_Prompt_
Extend the personal essay below on growing up with alcohol-related problems in the family and how that shaped later relationships, picking up right after its final sentence.

--- START OF Excerpt provided ---

I learned that as a child growing up in a family where alcohol-related pathology is present, you want very badly to help out and make everything better. However, you realize with some significant frustration that it is impossible to intervene to make a difference. Later in life, when you enter into your own relationships, you want to insure that they will succeed and there is a tendency to bend over backwards to make them succeed, and this is where the downward spiral begins. With the assistance of a professional, who dealt in human behavior, the minor depression that I did not understand started to become clear. I began to realize that in two long-term relationships, I felt it was my job to “pick up the pieces” at all costs, and I did this to avoid any possible conflict such as what I had observed in my own family. I had chosen to “walk on eggshells” to avoid any confrontation—placing the other person’s needs ahead of my own. Unfortunately, once this pattern of behavior is established in a relationship, it is virtually impossible to change or take back.
In reviewing my past, this enlightenment was simple but monumental in my life. I learned to discern the difference between what is my job in a relationship and, more importantly, what is not my job. My job is not to continually enable another person at the expense of my own mental health. While it is necessary to lean on or be leaned upon on occasion, it should not become a permanent “job” in any relationship to be that strong person with broad shoulders who assumes it is necessary to hold everything up and keep everything intact. The other side of this is that children of alcoholics tend to seek out relationships in which they are needed, and expected, to assume the duty of being that strong person for their spouse or partner.
I have subsequently come to realize that a healthy relationship is one that is characterized by trust, mutual respect and open, honest communication. In addition, ideally each partner should have had a career or situation satisfactory to fulfilling that person’s needs as an individual, such that continued growth is a parallel experience—knowing that there is a desire to co-exist with someone that you love and respect. Unfortunately, sometimes it takes a while to reach that realization.
Life is always clearer in retrospect. When I was young and innocent, I wanted to become an Episcopal priest. I had had some good role models and had a positive experience attending church as a child with my family—something we did achieve as a family. However, circumstances changed early in my college career, and I headed for the sciences and did not look back for a number of years—until that fateful time that a second long-term relationship ended. What I have since realized is that, had I chosen to pursue the priesthood, I would have assumed a career in which I would have felt it my responsibility to look after everything and everyone in the same manner I had in my personal relationships. That would potentially have led me to “burnout”, which is the bane of clergy.

--- END OF Excerpt provided ---
--- START OF Supplied information ---

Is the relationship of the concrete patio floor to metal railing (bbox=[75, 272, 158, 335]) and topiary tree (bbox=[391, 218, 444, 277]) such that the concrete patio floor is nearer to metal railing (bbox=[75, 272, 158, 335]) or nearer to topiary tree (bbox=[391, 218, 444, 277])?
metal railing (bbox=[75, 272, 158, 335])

--- END OF Supplied information ---

_Output for this task_
I have learned that role models are of exceptional value to young people, and despite my father’s lack of exemplary behavior, I was fortunate to have a number of very influential and respected individuals available to me growing up in small town Minnesota—many were those on my paper route. I would also be remiss if I did not recollect some of the good things that I observed in my father, for despite his lack of open affection, I do believe that he was proud of my brother and me—he simply was unable to express it openly. I recall a number of years ago giving a homily on picking dandelions. Every summer day when my farther would return from work, he would take out a pocketknife and cut dandelions from the lawn. It was one of those never-ending jobs, but he remained undaunted in his persistent quest to keep ahead of the weeds. He was also a perfectionist who never did anything in a slip-shod way. This taught me an ethic of diligent work habits and a desire to do things well. That said, my psychiatrist told me that he felt that I was still trying to please my father who, at that time, had been dead for over twenty years.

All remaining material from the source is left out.